Print the data unchanged, from its first line up to and including the line with "2. handbag, located".

» **Data shown**:
== == ==

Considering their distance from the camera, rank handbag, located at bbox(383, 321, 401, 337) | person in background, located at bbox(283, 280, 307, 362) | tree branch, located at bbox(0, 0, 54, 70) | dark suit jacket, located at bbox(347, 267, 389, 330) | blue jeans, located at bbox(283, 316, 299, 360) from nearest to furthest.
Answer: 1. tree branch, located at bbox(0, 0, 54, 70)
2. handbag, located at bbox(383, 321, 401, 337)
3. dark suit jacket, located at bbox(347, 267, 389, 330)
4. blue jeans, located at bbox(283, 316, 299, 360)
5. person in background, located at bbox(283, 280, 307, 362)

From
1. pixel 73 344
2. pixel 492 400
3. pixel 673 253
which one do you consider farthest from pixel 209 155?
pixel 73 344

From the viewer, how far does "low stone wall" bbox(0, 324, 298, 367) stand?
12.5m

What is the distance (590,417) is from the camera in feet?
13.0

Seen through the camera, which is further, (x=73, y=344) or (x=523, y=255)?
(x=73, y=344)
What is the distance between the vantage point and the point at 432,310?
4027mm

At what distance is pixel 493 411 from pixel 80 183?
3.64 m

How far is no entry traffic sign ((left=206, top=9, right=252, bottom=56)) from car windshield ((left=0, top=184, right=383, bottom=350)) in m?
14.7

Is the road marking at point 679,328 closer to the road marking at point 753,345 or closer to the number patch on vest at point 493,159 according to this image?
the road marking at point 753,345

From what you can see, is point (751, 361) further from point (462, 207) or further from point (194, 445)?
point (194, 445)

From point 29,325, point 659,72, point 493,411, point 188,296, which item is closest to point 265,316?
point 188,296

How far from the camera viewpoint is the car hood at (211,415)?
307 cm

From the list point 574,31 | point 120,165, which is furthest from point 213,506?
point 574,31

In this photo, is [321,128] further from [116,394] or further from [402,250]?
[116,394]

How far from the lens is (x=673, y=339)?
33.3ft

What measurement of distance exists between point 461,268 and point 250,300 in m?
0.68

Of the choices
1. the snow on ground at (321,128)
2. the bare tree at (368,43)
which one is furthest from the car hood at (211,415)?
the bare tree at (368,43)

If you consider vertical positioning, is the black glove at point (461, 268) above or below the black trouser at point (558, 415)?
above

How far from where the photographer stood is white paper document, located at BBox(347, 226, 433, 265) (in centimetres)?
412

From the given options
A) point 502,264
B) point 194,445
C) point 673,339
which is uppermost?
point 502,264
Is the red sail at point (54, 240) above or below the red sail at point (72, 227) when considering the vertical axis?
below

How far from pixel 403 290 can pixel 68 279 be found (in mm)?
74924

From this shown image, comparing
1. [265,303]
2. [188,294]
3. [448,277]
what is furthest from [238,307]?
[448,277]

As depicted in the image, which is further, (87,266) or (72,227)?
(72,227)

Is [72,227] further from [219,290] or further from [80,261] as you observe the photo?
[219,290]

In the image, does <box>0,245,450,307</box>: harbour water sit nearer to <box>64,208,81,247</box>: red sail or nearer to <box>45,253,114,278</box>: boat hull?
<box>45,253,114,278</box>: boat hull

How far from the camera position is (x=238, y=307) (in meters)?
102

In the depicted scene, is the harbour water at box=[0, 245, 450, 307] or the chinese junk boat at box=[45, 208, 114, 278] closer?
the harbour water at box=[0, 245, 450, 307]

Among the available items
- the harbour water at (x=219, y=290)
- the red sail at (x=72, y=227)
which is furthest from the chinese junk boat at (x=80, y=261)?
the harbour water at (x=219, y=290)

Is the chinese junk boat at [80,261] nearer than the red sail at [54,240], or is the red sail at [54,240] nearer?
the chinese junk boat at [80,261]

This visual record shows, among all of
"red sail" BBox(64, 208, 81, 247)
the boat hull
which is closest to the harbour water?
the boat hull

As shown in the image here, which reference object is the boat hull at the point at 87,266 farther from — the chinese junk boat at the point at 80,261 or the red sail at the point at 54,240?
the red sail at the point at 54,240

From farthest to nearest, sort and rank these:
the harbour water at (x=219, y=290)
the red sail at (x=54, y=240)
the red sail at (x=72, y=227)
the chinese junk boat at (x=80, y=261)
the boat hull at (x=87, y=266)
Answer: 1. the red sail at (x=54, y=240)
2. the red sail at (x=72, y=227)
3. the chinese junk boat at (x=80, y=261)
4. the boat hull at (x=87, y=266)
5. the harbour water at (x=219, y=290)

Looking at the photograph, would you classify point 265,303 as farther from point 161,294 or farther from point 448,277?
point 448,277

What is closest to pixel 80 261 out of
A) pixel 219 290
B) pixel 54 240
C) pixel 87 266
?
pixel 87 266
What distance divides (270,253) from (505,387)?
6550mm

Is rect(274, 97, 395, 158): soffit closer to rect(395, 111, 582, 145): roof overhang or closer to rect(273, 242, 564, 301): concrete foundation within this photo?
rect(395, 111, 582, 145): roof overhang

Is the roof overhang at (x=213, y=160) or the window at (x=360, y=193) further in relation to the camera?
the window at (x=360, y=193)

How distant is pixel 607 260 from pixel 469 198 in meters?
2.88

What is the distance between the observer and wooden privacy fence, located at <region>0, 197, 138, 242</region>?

== == ==

» **Problem solution**:
Considering their distance from the camera, rank handbag, located at bbox(383, 321, 401, 337) | person in background, located at bbox(283, 280, 307, 362) | tree branch, located at bbox(0, 0, 54, 70) | dark suit jacket, located at bbox(347, 267, 389, 330) | blue jeans, located at bbox(283, 316, 299, 360) from nearest to furthest.
Answer: 1. tree branch, located at bbox(0, 0, 54, 70)
2. handbag, located at bbox(383, 321, 401, 337)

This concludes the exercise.